Le jeu de construction le plus célèbre au monde se met au vert

Du plastique à tous les étages

Combien d’heures avons nous passées agenouillés sur la moquette à assembler ces petites briques colorées? Entre les Micromachines, les Lego, les figurines de Schtroumpfs et autres poupées, notre enfance a été plus que plastifiée.

Bon marché, polyvalent et résistant, le plastique a séduit la majeure partie des industriels des 20 et 21e siècles, causant les problèmes environnementaux et sanitaires que l’on ne connait que trop: pollution des sols et des eaux, perturbateurs endocriniens, biodiversité en péril et continent de plastique.

D’après une une étude du Forum économique mondial et de la fondation Ellen McArthur,  l’utilisation du plastique a été multipliée par 20 depuis les années 50 et devrait encore doubler d’ici 20 ans. En 2050, on comptera plus de plastique que de poissons dans nos océans.

Un plastique « durable » chez Lego?

Entre les nouvelles exigences d’une partie des consommateurs et l’urgence de la situation, certains industriels tentent de trouver des solutions optimales pour le futur. C’est le cas de la firme danoise Lego, qui dès 2018, va produire des éléments en polyéthylène à base végétale, issu de la canne à sucre dans ce cas précis. L’objectif? Utiliser le maximum de matériaux durables dans ses produits d’ici 2030.

Pour commencer en douceur, et en toute logique, ce sont les figurines à l’effigie de végétaux qui devront bénéficier de ce changement. Ainsi, une partie des arbres, buissons et feuilles commercialisés à partir de 2019, qui représentent tout de même 1 à 2% du total de l’assortiment Lego, seront un peu plus écolos que les éléments faits en plastique conventionnel. Les niveaux de qualité et de sécurité, quant à eux, devraient rester inchangés.

Le WWF enthousiaste

Alix Grabowski du WWF se réjouit de cette initiative:

La décision du groupe Lego de rechercher des plastiques biosourcés issus de sources durables représente une incroyable opportunité pour réduire la dépendance aux ressources limitées, et leur travail avec la Bioplastic Feedstock Alliance va leur permettre de se connecter avec d’autres entreprises pour continuer à penser de manière créative à propos de la durabilité.

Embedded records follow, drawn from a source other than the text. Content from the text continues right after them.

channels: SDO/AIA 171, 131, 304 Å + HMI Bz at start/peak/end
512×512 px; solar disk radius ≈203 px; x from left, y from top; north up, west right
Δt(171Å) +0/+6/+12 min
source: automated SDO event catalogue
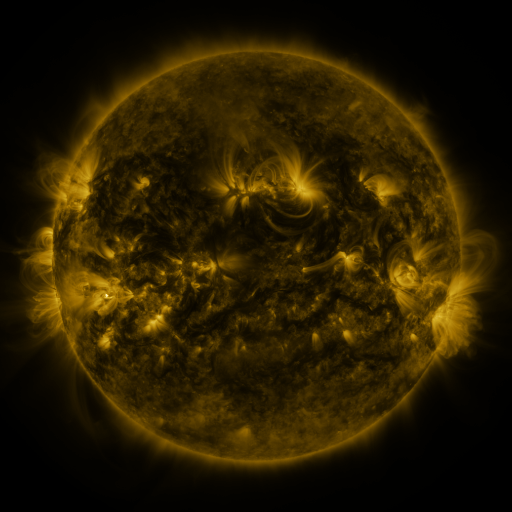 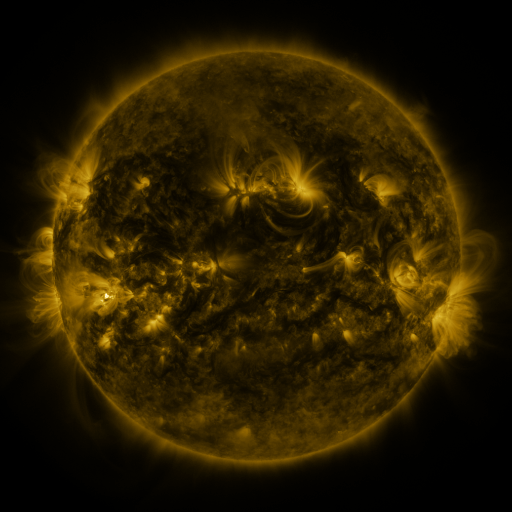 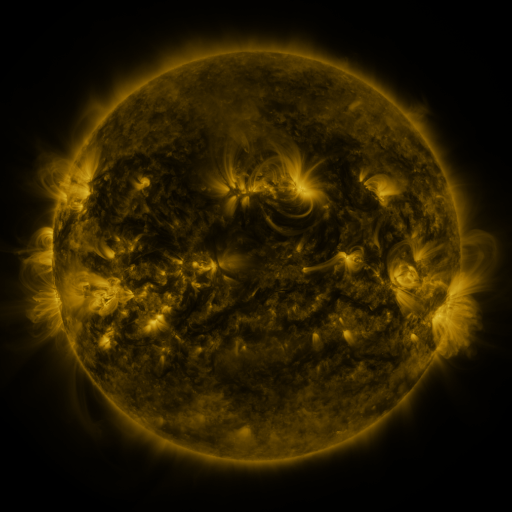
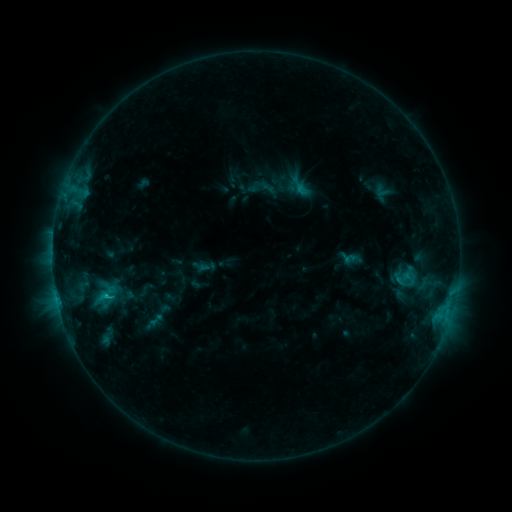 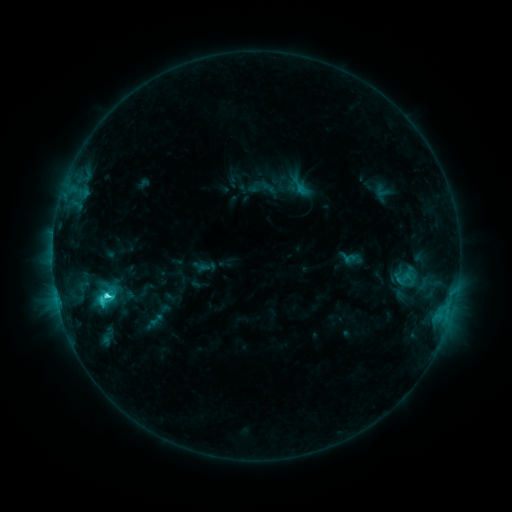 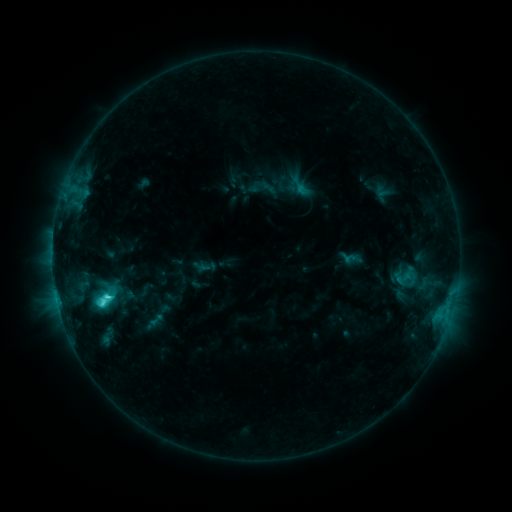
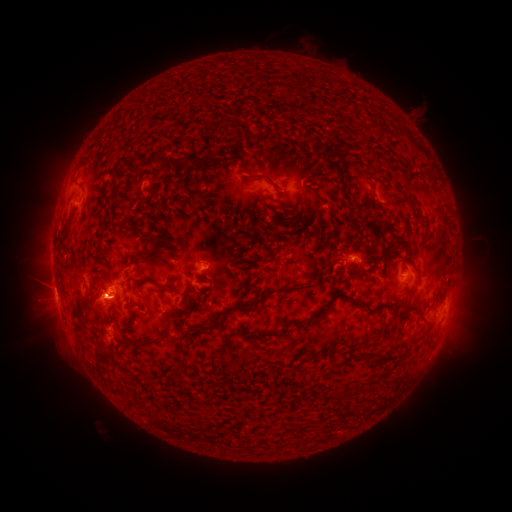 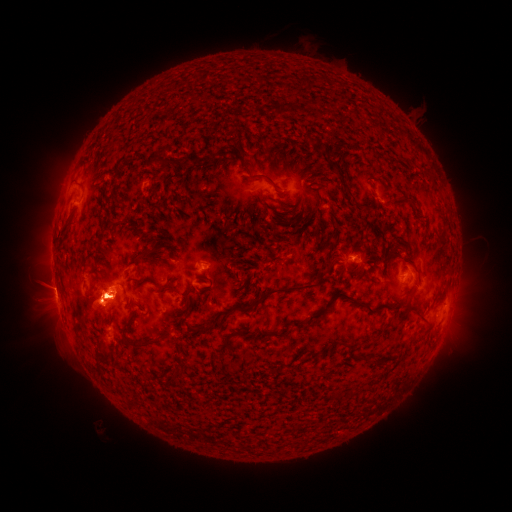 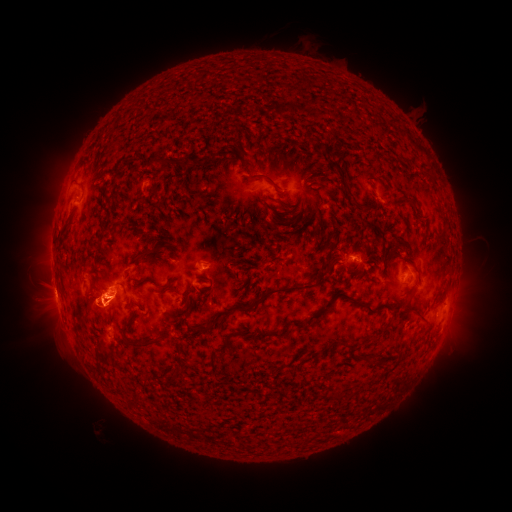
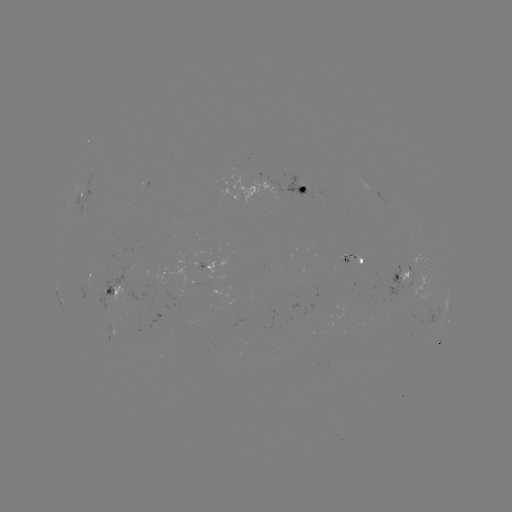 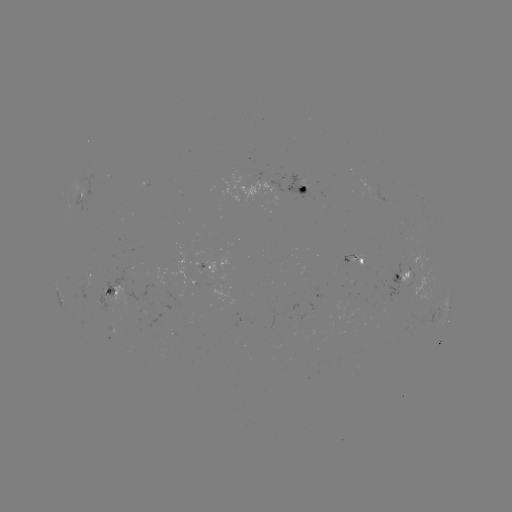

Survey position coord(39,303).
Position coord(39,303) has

Et ce polyéthylène de canne à sucre, c’est quoi?

Il s’agit toujours de plastique, mais un plastique exempt de pétrole, remplacé ici par une huile végétale issue de la canne à sucre. On limite donc le recourt aux ressources fossiles, ce qui est un bon point.

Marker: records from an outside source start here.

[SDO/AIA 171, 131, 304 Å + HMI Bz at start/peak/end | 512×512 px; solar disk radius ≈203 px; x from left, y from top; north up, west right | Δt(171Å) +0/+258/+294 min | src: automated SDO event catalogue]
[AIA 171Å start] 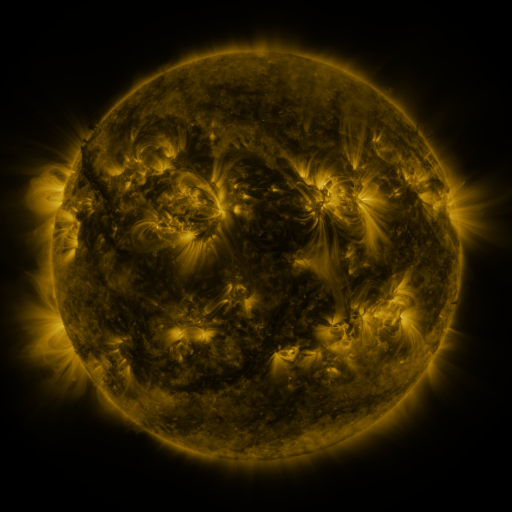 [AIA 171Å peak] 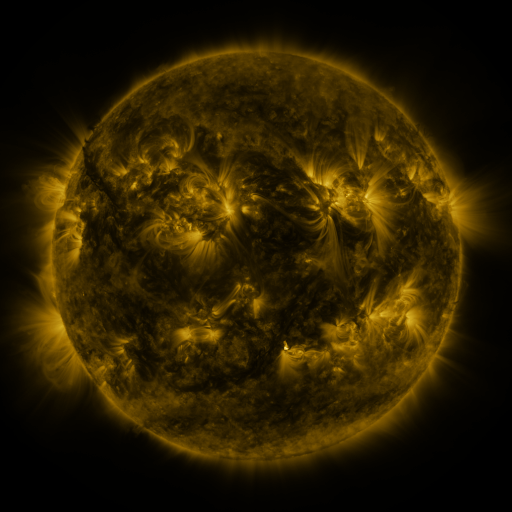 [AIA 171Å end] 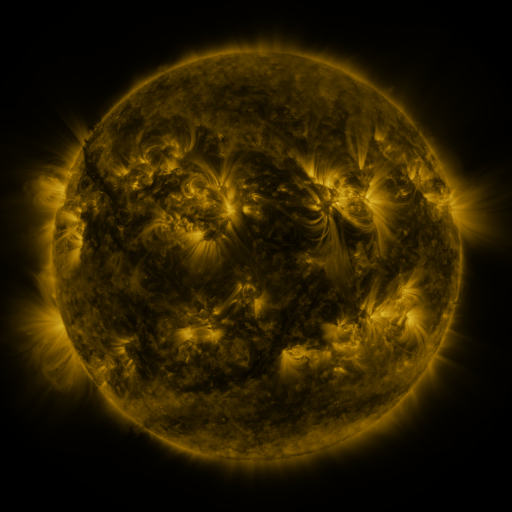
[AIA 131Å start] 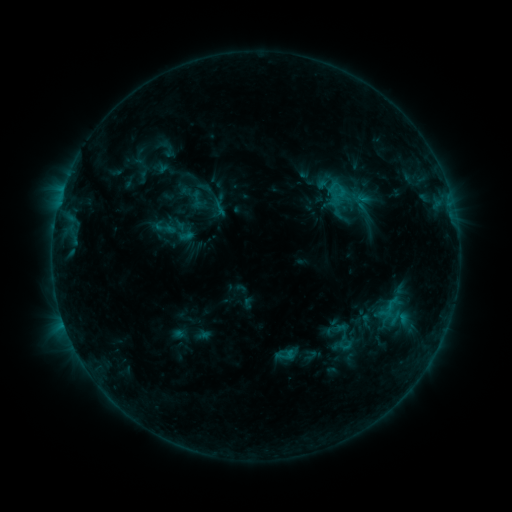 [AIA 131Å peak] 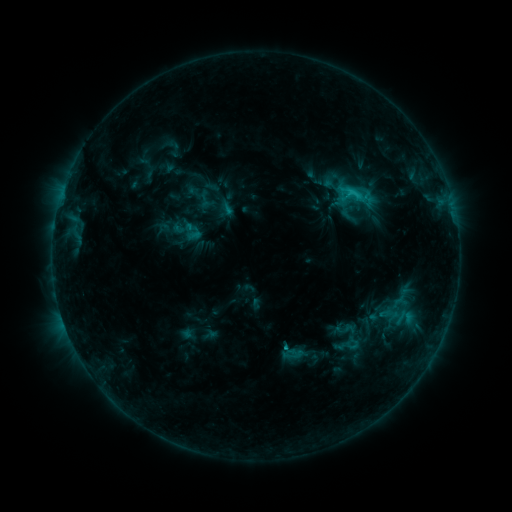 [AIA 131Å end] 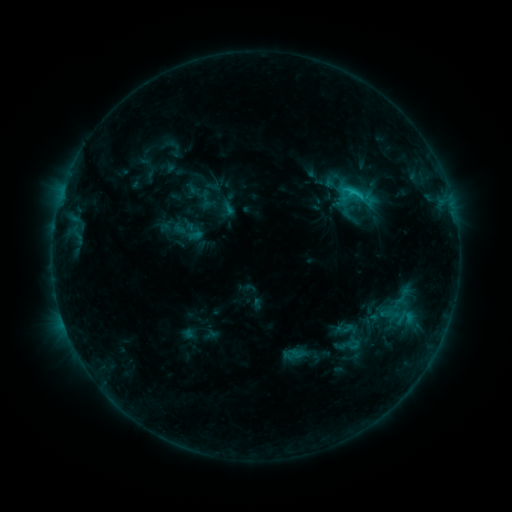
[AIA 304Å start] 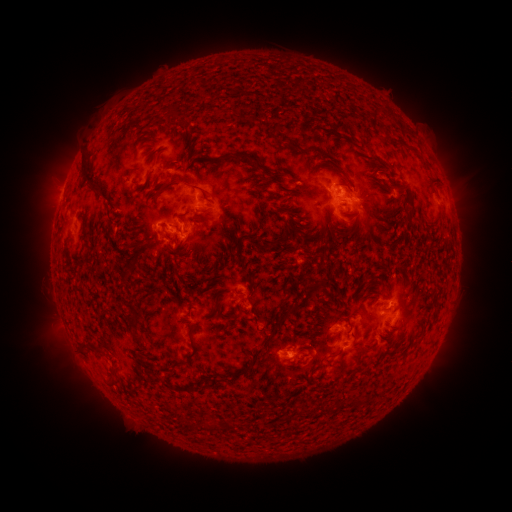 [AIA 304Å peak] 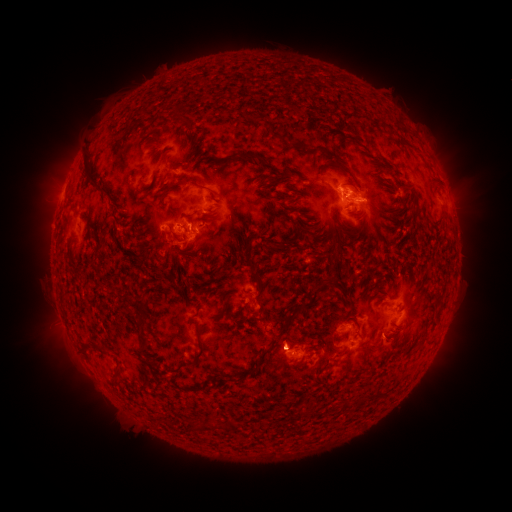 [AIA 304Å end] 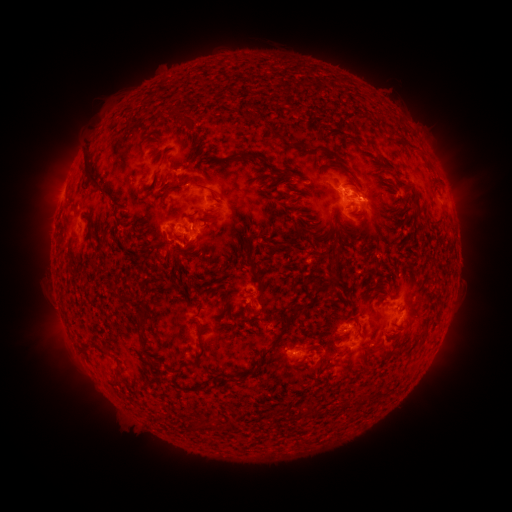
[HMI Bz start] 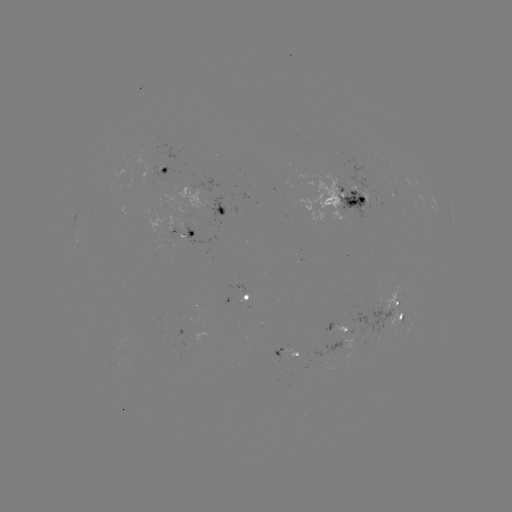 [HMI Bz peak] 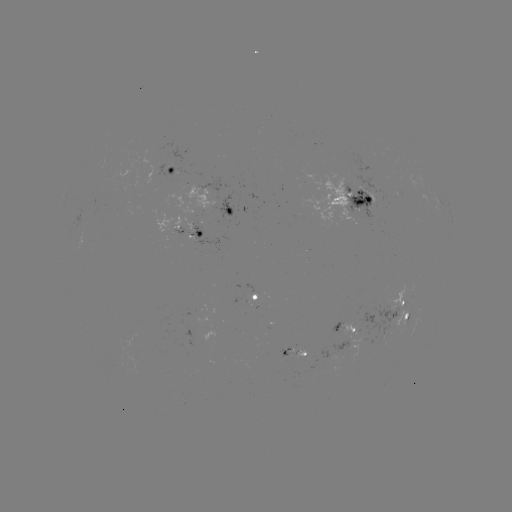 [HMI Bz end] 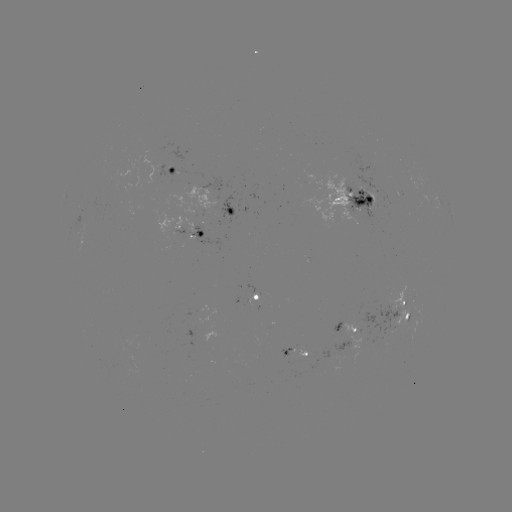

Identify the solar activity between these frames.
emerging-flux region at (230, 208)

Ce « bioplastique » possède les mêmes propriétés physiques et chimiques que le polyéthylène dérivé du pétrole. Autre avantage, et non des moindres, aucune modification n’est nécessaire sur les chaînes de production lorsqu’on opère la transition du plastique classique au plastique « végétal ». Encore un bon point.

Attention! Plastique végétal ne veut pas dire biodégradable dans le sens où on le conçoit. On ne pourra pas semer ses Legos dans le compost en espérant booster la récolte. Toutefois, cette matière peut être compostée industriellement ou recyclée… 1 point pour Gryffondor!

MAIS…

Remarque n°1: il ne faudrait pas que l’attrait des industriels pour ces « bioplastiques » augmente la production de canne à sucre, déjà dans le top 3 des causes de la déforestation au Brésil, avec la culture soja et l’élevage intensif.

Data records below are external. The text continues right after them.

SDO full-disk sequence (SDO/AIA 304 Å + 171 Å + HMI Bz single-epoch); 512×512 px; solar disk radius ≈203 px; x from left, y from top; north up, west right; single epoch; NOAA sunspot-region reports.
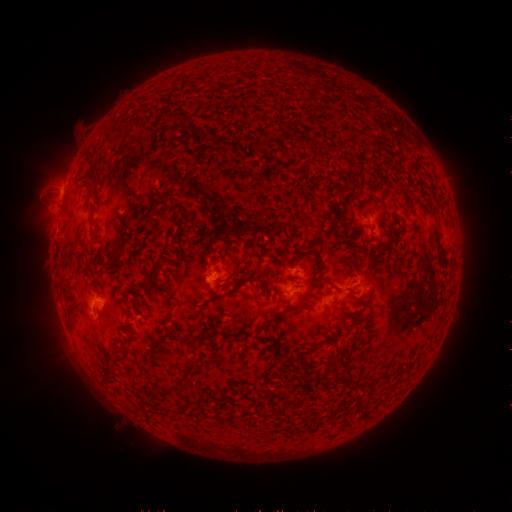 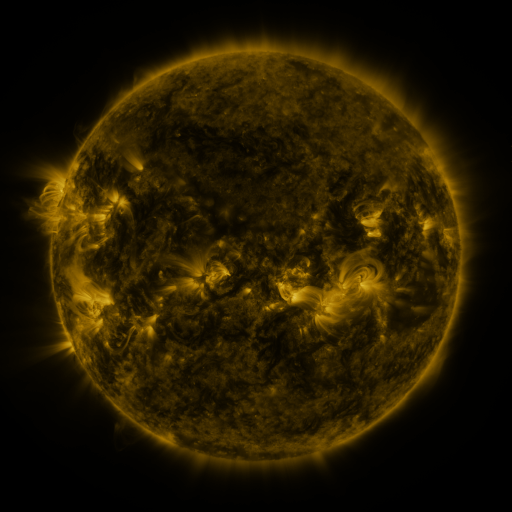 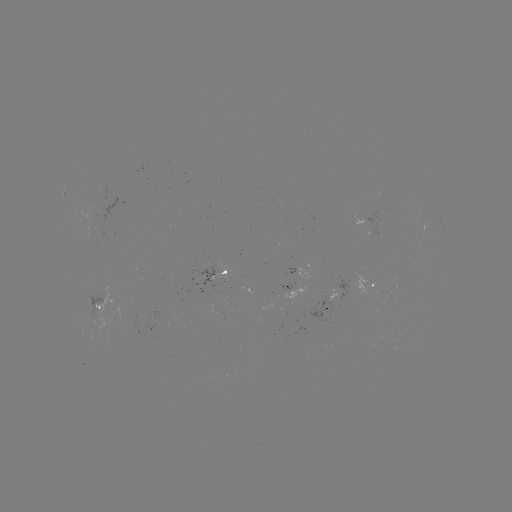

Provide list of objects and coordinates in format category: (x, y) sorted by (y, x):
spotted active region: (224, 272)
spotted active region: (308, 272)
spotted active region: (371, 283)
spotted active region: (290, 289)
spotted active region: (330, 300)
spotted active region: (100, 304)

On peut alors se demander si un Lego en PET recyclé, une gamme faite à partir de plastique récupéré dans les océans, n’aurait pas été plus pertinente.

Remarque n°2: les bioplastiques sont loin de faire l’unanimité, notamment en raison du compostage industriel qui, s’il n’émet pas directement de CO2, produit tout de même du méthane, un gaz a effet de serre costaud… mais qui peut aussi être revalorisé. La question est donc complexe.

Plus d’infos à ce propos ici: www.encyclo-ecolo.com/Bioplastique

Alors Lego? Réelle reconversion vers le vert? Ou simple opération marketing?